Michael Brown: The Hard Work of Making Life Right

 

Last Sunday on this program we spent some time with Isaiah. Let's go back there again today - but not to the same Isaiah as last week because, as you know, there were at least three writers (and probably more than that) who over a long stretch of years all wrote using the pen name of Isaiah. The book itself is actually more-or-less three books that are related to one another. Last week we read a passage written to Hebrew people living in exile in Babylon. It came from the 40th chapter of the book, part of what scholars call "Deutero Isaiah" (or, the second section of the trilogy). This morning we read from the 61st chapter, which is located in "Trito Isaiah" (the third section of the trilogy). Today's passage, unlike last week's, is not written to people living in captivity, but rather to people who had been liberated from that and had returned home - which had been their fervent dream and hope and prayer for generations.

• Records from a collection
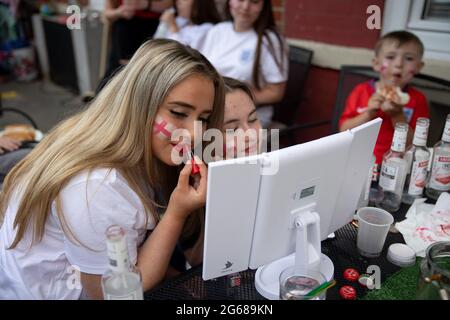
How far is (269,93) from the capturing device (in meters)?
2.66

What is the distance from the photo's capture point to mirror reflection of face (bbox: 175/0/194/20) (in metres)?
3.04

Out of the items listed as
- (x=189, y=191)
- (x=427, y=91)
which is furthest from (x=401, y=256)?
(x=427, y=91)

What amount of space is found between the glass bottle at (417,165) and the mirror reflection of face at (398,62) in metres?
0.63

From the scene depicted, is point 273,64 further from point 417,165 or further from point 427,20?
point 417,165

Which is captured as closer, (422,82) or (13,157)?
(13,157)

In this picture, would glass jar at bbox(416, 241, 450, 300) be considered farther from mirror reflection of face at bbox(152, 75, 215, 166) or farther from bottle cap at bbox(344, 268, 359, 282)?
mirror reflection of face at bbox(152, 75, 215, 166)

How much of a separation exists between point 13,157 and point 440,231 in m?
1.68

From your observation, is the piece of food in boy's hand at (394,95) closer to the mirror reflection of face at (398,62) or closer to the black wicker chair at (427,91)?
the mirror reflection of face at (398,62)

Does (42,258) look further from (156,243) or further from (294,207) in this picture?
(294,207)

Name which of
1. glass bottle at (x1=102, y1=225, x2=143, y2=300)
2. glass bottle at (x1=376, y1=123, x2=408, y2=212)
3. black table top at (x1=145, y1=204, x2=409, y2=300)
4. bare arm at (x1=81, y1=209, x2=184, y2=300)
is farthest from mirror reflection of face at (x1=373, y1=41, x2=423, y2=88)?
glass bottle at (x1=102, y1=225, x2=143, y2=300)

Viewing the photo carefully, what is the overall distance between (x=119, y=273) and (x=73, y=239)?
1.26 ft

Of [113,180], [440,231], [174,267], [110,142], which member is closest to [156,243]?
[113,180]

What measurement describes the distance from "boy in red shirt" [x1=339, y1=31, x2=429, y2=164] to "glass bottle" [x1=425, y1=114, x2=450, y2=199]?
434 mm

• What to do
For each statement, answer yes or no on whether the Isaiah excerpt agrees with it, and quote the words that decide it: (a) the passage read last week came from the 40th chapter of the book; (b) the passage read this morning was written to people living in captivity; (c) exactly two writers used the pen name of Isaiah. These data have no connection to the Isaiah excerpt.

• Solution to this task
(a) Yes: "It came from the 40th chapter of the book"
(b) No: "is not written to people living in captivity, but rather to people who had been liberated from that and had returned home"
(c) No: "there were at least three writers (and probably more than that)"